▶ **Tugas 1**: Susun baris-baris catatan di bawah menjadi daftar bernomor tanpa baris kosong, hanya mulai dari baris yang memuat "Observe the image: is" sampai baris yang memuat "the blurred brown ceramic plate at point 625,111, the".

........

Prof. Duski Samad Tuanku Mudo |
Bulan (hilal) tampak, taqwim gugur maksudnya ketika hilal Ramadhan, hilal Idul Fitri dan hilal Idul Adha kelihatan secara mutawatir (dilihat orang banyak atau sudah populer) maka hitungan taqwim tidak bisa dipakai atau tidak harus dipedomani lagi. Bulan tampak, taqwim gugur ini adalah natijah muzakarah Tuanku Syathariyah di Sumatera Barat, bahkan sudah mendapat pengesahan dari Pimpinan Tarekat Buya Ismed Tuanku Mudo (Tuanku Koto Tuo).
Halaqah Tuanku Nasional ke XVII ini menegaskan kembali keputusan muzakarah bahwa wajib menerima rukyat hilal, dan menggugurkan taqwim atau tidak perlu berpegang lagi pada taqwim, bila taqwim di dahului oleh rukyat hilal. Kesepakatan dengan isi yang sama terakhir diambil tahun 2018 lalu dalam muzakarah di Ampalu Tinggi VII Koto, Padang Pariaman dan juga sudah diterima oleh ulama tuo tarekat Syathariyah.
Dalam diskusi salah seorang Tuanku menyatakan bahwa sejak awal ulama dan Tuanku sudah sepakat bahwa rukyat hilal adalah metode menentukan puasa dan Idul Fitri, sesuai hadist Nabi, maka ketika hilal sudah kelihatan tidak ada lagi alasan mengunakan hitungan taqwim. Hilal yang kelihatan secara mutawatir dari kelompok berbeda guru, dan berbeda memulai taqwim (arbaiyah dan khamsiyah) mewajibkan umat berpuasa, hanya ungkapan orang awam yang tak jelas sumbernya “itu bukan hilal kita”. Tuanku berpegang pada hadist “taqwim jalanku, tidak untuk puasa”.
KAJIAN TENTANG TAQWIM
Taqwin itu pada dasarnya adalah ilmu hisab. Ilmu hisab merupakan ilmu yang mempelajari perhitungan terkait kalender, waktu, dan peredaran benda langit seperti matahari, bulan, dan bintang. Terdapat beberapa jenis ilmu hisab, antara lain:
(1). Ilmu Hisab Falakiyah: Ilmu hisab yang berkaitan dengan perhitungan astronomi untuk menentukan awal bulan, waktu shalat, dan peristiwa-peristiwa astronomi lainnya.

........

▶ **Tugas 2**: Ketik ulang dengan persis bagian tulisan tentang hilal dan taqwim mulai dari "KAJIAN TENTANG TAQWIM" sampai "peristiwa-peristiwa astronomi lainnya.".

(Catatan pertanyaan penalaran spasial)
........

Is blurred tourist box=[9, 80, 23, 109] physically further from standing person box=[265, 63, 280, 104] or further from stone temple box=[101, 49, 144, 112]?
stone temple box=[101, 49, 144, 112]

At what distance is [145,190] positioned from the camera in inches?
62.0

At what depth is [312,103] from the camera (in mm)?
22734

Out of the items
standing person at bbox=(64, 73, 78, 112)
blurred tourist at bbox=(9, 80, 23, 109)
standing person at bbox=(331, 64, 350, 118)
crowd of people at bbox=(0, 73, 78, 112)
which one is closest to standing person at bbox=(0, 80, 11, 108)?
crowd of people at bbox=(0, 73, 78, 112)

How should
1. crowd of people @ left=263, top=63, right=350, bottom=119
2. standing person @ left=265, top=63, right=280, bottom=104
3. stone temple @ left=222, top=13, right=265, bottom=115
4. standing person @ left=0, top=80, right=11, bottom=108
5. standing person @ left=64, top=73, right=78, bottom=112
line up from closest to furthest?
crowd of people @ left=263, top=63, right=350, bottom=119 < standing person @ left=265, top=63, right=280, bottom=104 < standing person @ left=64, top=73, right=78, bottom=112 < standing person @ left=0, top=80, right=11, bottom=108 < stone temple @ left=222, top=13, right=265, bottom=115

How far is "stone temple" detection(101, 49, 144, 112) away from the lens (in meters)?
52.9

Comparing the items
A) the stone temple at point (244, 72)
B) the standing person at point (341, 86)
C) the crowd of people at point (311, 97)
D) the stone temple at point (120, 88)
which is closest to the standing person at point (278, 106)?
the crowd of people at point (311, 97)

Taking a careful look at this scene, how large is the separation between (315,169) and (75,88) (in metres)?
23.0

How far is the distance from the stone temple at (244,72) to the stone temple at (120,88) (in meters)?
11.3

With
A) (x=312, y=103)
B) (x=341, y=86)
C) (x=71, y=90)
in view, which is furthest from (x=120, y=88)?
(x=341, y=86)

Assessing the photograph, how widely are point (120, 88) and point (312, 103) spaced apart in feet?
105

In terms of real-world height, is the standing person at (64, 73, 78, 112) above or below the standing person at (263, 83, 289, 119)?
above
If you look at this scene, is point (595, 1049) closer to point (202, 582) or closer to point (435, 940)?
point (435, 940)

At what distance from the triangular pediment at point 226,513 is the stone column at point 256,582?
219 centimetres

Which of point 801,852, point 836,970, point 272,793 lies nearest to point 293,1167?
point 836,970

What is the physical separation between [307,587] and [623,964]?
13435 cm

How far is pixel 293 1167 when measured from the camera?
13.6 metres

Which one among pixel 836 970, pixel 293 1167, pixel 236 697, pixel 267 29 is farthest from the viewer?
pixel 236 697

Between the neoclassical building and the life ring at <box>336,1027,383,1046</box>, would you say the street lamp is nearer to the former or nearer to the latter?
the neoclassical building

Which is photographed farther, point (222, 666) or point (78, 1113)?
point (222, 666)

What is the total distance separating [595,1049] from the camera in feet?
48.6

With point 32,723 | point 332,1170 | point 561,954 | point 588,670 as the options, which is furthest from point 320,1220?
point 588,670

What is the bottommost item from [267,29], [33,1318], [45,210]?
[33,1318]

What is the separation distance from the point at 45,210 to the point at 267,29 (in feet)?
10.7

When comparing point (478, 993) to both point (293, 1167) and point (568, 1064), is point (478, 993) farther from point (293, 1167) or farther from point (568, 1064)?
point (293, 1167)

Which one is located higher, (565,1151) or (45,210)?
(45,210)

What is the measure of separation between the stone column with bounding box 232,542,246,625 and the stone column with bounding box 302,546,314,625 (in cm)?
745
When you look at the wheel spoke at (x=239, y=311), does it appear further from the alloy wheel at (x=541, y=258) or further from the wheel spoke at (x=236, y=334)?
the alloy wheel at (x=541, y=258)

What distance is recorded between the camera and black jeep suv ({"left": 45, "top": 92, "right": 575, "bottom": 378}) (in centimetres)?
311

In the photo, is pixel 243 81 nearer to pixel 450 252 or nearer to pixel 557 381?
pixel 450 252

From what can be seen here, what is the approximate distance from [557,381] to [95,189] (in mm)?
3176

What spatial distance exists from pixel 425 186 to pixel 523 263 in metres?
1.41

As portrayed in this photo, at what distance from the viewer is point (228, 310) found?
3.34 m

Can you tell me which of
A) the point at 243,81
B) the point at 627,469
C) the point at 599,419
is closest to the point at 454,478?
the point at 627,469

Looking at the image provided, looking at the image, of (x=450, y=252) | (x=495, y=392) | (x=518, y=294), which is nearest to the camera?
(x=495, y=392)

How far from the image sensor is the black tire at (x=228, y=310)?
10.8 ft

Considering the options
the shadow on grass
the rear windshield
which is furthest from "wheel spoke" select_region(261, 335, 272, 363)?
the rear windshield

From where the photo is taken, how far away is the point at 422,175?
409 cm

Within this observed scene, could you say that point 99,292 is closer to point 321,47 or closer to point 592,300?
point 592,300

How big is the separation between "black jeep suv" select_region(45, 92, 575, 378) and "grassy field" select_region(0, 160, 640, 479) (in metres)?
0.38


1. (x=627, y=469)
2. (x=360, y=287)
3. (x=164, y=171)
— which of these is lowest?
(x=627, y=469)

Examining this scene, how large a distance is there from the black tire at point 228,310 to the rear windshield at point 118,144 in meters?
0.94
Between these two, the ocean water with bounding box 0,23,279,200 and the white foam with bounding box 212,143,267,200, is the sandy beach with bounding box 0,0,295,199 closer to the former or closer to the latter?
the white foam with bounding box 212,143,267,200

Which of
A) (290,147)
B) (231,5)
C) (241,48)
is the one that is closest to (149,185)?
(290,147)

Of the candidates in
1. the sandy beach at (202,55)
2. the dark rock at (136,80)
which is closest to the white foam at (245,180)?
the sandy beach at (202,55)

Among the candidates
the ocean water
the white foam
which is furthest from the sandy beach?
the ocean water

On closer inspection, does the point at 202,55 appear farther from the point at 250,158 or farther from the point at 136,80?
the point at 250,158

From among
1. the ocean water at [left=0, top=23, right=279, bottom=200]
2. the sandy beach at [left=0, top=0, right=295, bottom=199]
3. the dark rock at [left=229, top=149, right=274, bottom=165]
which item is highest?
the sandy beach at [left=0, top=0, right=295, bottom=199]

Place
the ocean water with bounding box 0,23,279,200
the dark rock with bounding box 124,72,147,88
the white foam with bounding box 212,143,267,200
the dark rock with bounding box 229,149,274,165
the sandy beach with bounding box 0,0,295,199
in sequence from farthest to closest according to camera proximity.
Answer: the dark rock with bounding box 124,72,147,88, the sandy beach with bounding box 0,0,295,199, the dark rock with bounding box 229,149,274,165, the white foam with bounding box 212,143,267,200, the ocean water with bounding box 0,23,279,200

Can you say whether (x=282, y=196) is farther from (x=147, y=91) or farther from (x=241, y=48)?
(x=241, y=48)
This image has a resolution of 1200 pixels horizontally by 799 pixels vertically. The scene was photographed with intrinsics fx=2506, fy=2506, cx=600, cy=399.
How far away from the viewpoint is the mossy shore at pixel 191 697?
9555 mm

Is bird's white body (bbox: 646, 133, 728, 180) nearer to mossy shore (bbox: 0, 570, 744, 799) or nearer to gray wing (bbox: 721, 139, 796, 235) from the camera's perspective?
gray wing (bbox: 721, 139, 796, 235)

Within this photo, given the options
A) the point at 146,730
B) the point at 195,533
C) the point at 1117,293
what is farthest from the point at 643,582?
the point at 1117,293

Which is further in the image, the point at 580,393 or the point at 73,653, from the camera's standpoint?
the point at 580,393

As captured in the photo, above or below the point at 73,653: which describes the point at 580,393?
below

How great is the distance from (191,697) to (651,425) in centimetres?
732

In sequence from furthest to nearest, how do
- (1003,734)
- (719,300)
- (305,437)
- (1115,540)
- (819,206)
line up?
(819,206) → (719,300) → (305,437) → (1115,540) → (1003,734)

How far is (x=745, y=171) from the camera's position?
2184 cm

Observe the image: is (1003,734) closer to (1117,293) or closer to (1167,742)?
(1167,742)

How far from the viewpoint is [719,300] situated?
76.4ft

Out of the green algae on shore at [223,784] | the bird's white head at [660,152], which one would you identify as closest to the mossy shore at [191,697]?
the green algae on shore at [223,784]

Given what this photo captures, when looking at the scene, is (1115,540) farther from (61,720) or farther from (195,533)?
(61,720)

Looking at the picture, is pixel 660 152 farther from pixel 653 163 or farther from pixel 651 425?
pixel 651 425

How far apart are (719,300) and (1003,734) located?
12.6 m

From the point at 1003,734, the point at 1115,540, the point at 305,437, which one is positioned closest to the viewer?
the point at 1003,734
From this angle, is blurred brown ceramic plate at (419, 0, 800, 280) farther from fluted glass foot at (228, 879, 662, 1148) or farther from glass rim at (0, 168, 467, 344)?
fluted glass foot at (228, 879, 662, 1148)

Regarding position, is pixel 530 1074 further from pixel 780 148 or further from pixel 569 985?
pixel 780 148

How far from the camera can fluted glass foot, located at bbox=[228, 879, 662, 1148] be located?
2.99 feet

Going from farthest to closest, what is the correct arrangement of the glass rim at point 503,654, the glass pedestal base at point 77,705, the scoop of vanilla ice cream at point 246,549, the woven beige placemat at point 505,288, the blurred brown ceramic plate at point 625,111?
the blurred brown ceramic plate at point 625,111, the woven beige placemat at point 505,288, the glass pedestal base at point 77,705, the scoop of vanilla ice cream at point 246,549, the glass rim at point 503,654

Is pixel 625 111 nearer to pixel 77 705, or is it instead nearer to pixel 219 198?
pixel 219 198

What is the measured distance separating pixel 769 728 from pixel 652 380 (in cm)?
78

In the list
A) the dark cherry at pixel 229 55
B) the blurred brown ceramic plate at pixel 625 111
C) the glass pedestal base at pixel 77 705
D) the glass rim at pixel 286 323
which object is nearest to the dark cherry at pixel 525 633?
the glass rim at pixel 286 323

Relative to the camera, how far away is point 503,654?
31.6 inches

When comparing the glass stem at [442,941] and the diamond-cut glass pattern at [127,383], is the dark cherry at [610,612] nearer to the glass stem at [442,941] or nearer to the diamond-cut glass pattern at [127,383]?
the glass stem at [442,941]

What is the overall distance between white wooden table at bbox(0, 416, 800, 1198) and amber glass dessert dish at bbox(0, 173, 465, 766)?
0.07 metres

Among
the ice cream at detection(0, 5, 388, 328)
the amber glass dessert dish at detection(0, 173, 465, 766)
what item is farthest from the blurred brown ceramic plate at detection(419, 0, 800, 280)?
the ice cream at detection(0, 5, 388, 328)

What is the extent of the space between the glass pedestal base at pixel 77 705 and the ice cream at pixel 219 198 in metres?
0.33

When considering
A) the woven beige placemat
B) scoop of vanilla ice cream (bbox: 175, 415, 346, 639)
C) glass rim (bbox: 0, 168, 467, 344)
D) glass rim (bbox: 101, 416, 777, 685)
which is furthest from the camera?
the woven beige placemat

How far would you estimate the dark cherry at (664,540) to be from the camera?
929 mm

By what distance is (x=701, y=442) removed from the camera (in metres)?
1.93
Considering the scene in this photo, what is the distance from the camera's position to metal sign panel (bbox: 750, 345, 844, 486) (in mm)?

........

▶ **Penyelesaian Soal 1**:
1. Observe the image: is (1003,734) closer to (1117,293) or closer to (1167,742)?
2. (1167,742)
3. How far from the viewpoint is [719,300] situated?
4. 76.4ft
5. Out of the green algae on shore at [223,784] | the bird's white head at [660,152], which one would you identify as closest to the mossy shore at [191,697]?
6. the green algae on shore at [223,784]
7. Given what this photo captures, when looking at the scene, is (1115,540) farther from (61,720) or farther from (195,533)?
8. (61,720)
9. Looking at the picture, is pixel 660 152 farther from pixel 653 163 or farther from pixel 651 425?
10. pixel 651 425
11. How far apart are (719,300) and (1003,734) located?
12. 12.6 m
13. From the point at 1003,734, the point at 1115,540, the point at 305,437, which one is positioned closest to the viewer?
14. the point at 1003,734
15. From this angle, is blurred brown ceramic plate at (419, 0, 800, 280) farther from fluted glass foot at (228, 879, 662, 1148) or farther from glass rim at (0, 168, 467, 344)?
16. fluted glass foot at (228, 879, 662, 1148)
17. Regarding position, is pixel 530 1074 further from pixel 780 148 or further from pixel 569 985?
18. pixel 780 148
19. How far from the camera can fluted glass foot, located at bbox=[228, 879, 662, 1148] be located?
20. 2.99 feet
21. Going from farthest to closest, what is the correct arrangement of the glass rim at point 503,654, the glass pedestal base at point 77,705, the scoop of vanilla ice cream at point 246,549, the woven beige placemat at point 505,288, the blurred brown ceramic plate at point 625,111?
22. the blurred brown ceramic plate at point 625,111, the woven beige placemat at point 505,288, the glass pedestal base at point 77,705, the scoop of vanilla ice cream at point 246,549, the glass rim at point 503,654

▶ **Penyelesaian Soal 2**:
KAJIAN TENTANG TAQWIM
Taqwin itu pada dasarnya adalah ilmu hisab. Ilmu hisab merupakan ilmu yang mempelajari perhitungan terkait kalender, waktu, dan peredaran benda langit seperti matahari, bulan, dan bintang. Terdapat beberapa jenis ilmu hisab, antara lain:
(1). Ilmu Hisab Falakiyah: Ilmu hisab yang berkaitan dengan perhitungan astronomi untuk menentukan awal bulan, waktu shalat, dan peristiwa-peristiwa astronomi lainnya.